- Directed by: Andrew Merrill
- Written by: Andrew Merrill
- Produced by: Beth Crudele
- Cinematography: Bogdan Yansen
- Release date: 2019;
- Country: USA
- Language: English

= Rot (film) =

Rot is a 2019 horror drama film directed by Andrew Merrill and starring Kris Alexandre.

== Plot ==
Madison breaks up with her boyfriend Jesse due to them wanting different things in life and feeling her studies are more important than a relationship. Later, Jesse is infected by an elderly woman with a rare rage virus while in the process of trying to propose to Madison. Once the infection begins to run its course, rage takes over Jesse's mind, turning him into a nightmare from hell.

== Cast ==

| Actor | Role |
|---|---|
| Kris Alexandrea | Madison |
| Johnny Kostrey | Jesse |
| Johnny Uhorchuk | Aaron |
| Sara Young Chandler | Nora |
| Daniel Amerman | Malcom |
| Andre Bolourchi | Jogger |
| Matthew Brady | Grad Student |
| Adam Burch | Alex |
| McKale Jude Bingham | Chrissy |
| Tyrone Evans Clark | Student |

== Production ==

The story was inspired by and compared to the films of director David Cronenberg.

The film was:
- Written, directed, and film edited by Andrew Merrill.
- Produced by Beth Crudele and the Executive producer was Andrew Merrill.
- The cinematographer was Bogdan Yansen.
- Original music by Josy Svajda.
- Production design was created by Stephanie Ottinger.
- Costume design was by Pamela Wilkinson.

== Release ==
Rot was screened at the 16th annual - Another Hole in the Head Film Fest of December 2019 at New People Cinema in San Francisco. Around the year 2020 the film received a distribution deal with The Horror Collective.

The film was released via genre distributor The Horror Collective on November 19, 2020 exclusively through Amazon.

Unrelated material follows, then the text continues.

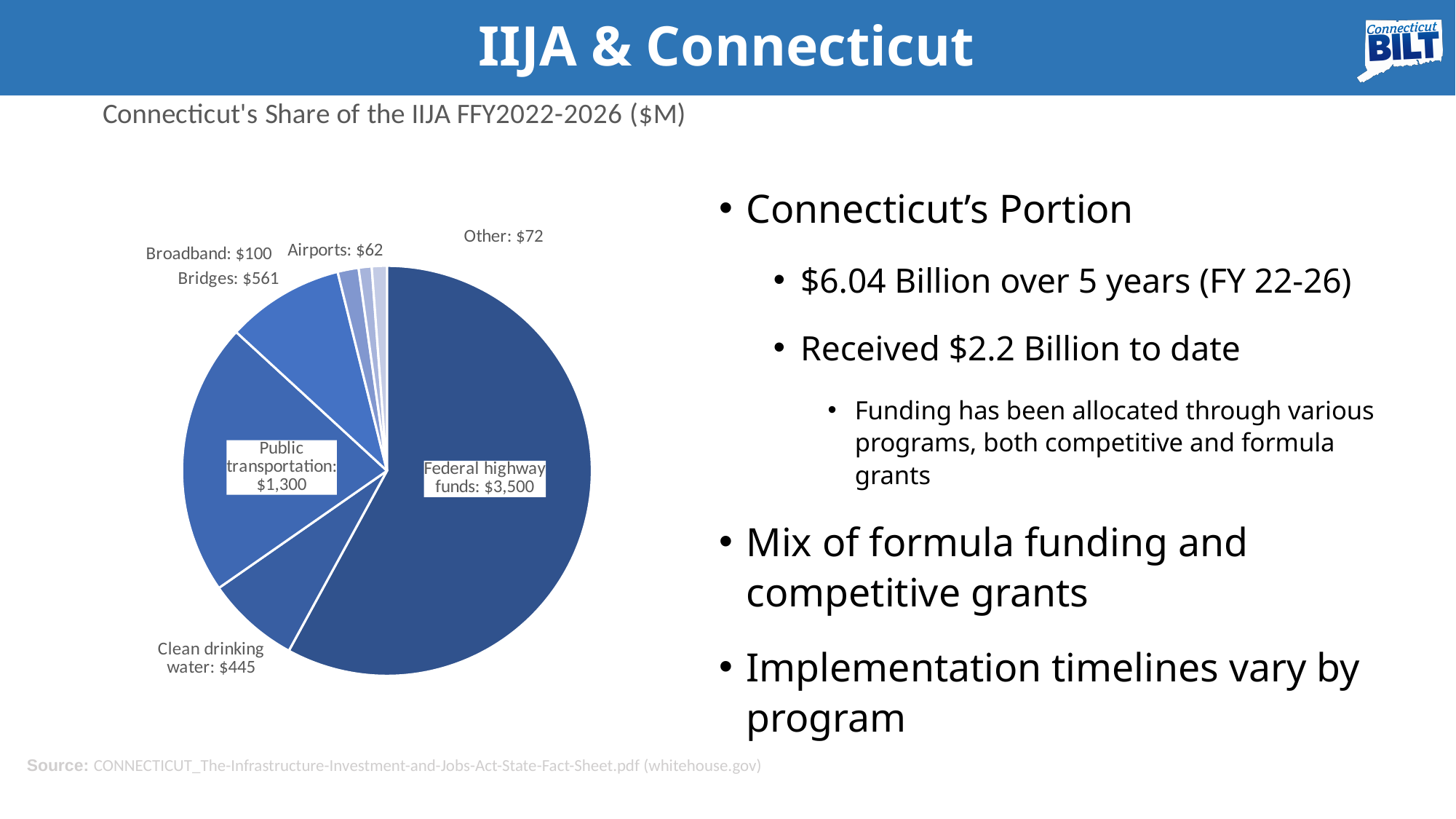
What is the difference between Federal highway funds and Public transportation in the pie chart? $2,200 Which category has the largest slice in the pie chart? Federal highway funds What type of chart is shown on the slide? Pie chart What is the difference between Bridges and Clean drinking water in the pie chart? $116 How many categories are shown in the pie chart? 7 Which is larger in the pie chart, Broadband or Other? Broadband What is the value for Federal highway funds in the pie chart? $3,500 Which category has the smallest slice in the pie chart? Airports What is the value for Airports in the pie chart? $62 What is the value for Public transportation in the pie chart? $1,300 What is the value for Bridges in the pie chart? $561 What is the value for Clean drinking water in the pie chart? $445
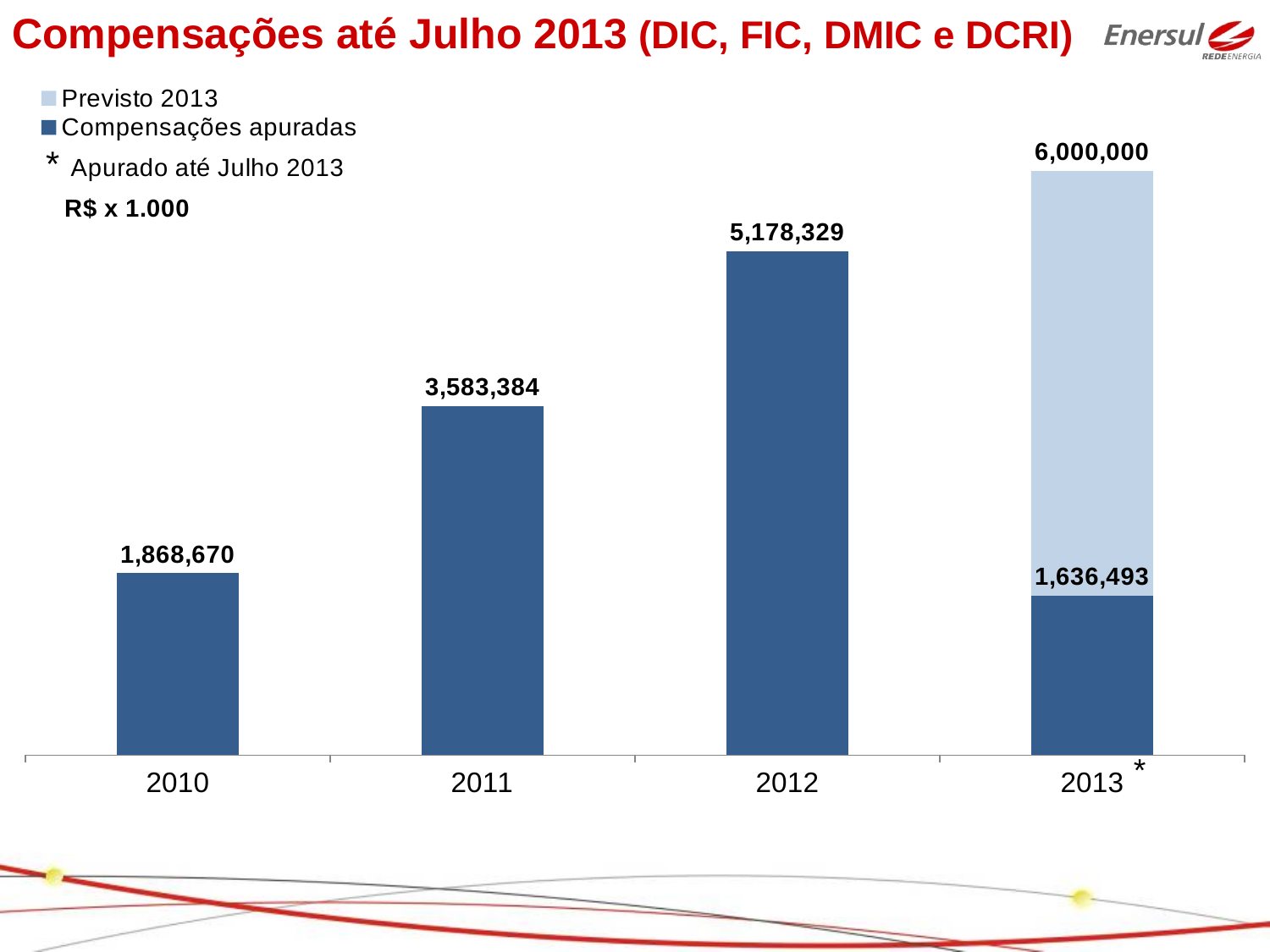
How many series does the legend list? 2 What is the value of Compensações apuradas for 2011? 3,583,384 Which year has the lowest value of Compensações apuradas? 2013 Which year has the highest value of Compensações apuradas? 2012 What is the value of Compensações apuradas for 2013? 1,636,493 How many years are shown on the x axis? 4 What is the value of Compensações apuradas for 2010? 1,868,670 What is the difference between the Compensações apuradas values for 2012 and 2011? 1,594,945 What is the value of Compensações apuradas for 2012? 5,178,329 What kind of chart is shown on the slide? Bar chart Do the Compensações apuradas values rise or fall from 2010 to 2012? Rise Which is larger, the Compensações apuradas value for 2010 or for 2013? 2010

On July 20, 2021, the film was released on horror-genre Shudder platform.

== Reception ==
According to Deadline,“The Horror Collective’s mission is to uplift new and exciting voices, to help create the next generation of horror masters,” said Shaked Berenson, CEO of The Horror Collective parent company Entertainment Squad. “Rot is one of those movies that is a perfect example of the kind of people and content we want to work with and we’re proud to add to our slate.”

Terry Mesnard of Gayly Dreadful! wrote,"This is all interesting and well-done. Merrill created sympathetic characters and we spend a lot of time with them, building their relationships. Even the side characters like Aaron (Johnny Uhorchuk) and Nora (Sara Young Chandler) are given more depth than you’d expect. They also provide an interesting foil to Madison and Jesse, with their burgeoning relationship contrasting with Madison/Jesse’s rapidly deteriorating one."